Compte tenu de l'immensité du théâtre Pacifique
et des objectifs affichés par le haut commandement japonais,
ces moyens, bien que représentant l'élite des troupes
nippones, peuvent apparaître au premier abord singulièrement
limités pour venir à bout des 400.000 soldats appuyés
par 650 avions de combat que comptent ensemble les possessions
britanniques, américaines et néerlandaises.
Pourtant, grâce à des
opérations audacieuses, minutieusement préparées
et coordonnées, souvent brillamment exécutées,
les différentes composantes du groupe d'armées
du sud viennent à bout de tous les obstacles en quatre
mois. Les lacunes de l'équipement, de l'entraînement
et du moral d'une large part des forces alliées initialement
déployées se révèlent être,
il faut en convenir, un facteur déterminant dans ces victoires
rapides. En mars 1942, les troupes japonaises occupent la totalité de
la Malaisie, des Indes orientales, la majeure partie de la Nouvelle
Guinée. Elles sont entrées en Birmanie, ont chassé les
Britanniques de Rangoon, menacent Mandalay et voient déjà l'Australie
comme la prochaine étape de l'expansion. Aux Philippines,
seul le réduit de Baatan jusqu'au 9 avril puis l'île
de Corregidor jusqu'au 6 mai, complètement isolés,
continuent encore pour un temps à leur résister.

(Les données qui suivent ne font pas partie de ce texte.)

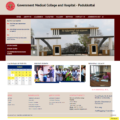 pudukkottai medical college website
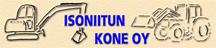 niitunkone-small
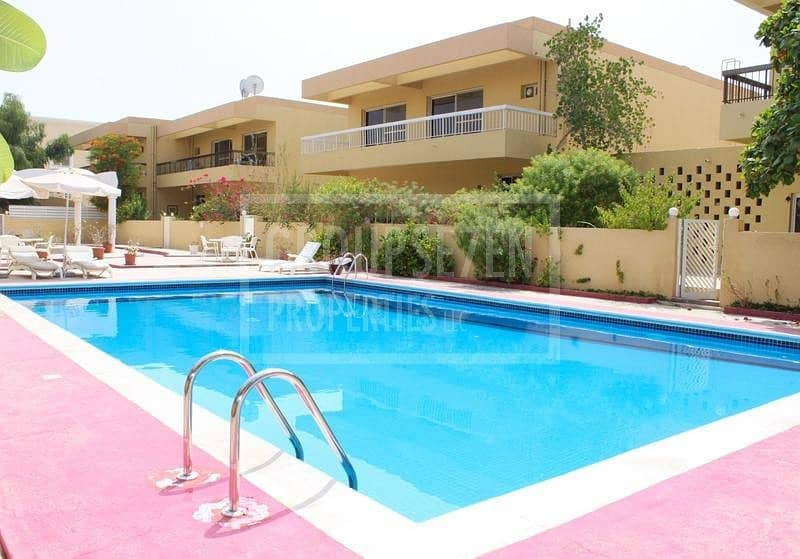 2 4 Beds Villa for Rent in Jumeirah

Ce déferlement tous azimuts,
cette course contre la montre pour la disposition des ressources
du Sud-est asiatique sont ainsi l'ouvre non seulement d'une marine
dominatrice et d'une aviation terrestre et navale de toute première
qualité, mais surtout d'une poignée de divisions
d'infanterie dont l'équipement souvent lacunaire est compensé par
de remarquables qualités d'entraînement et de moral.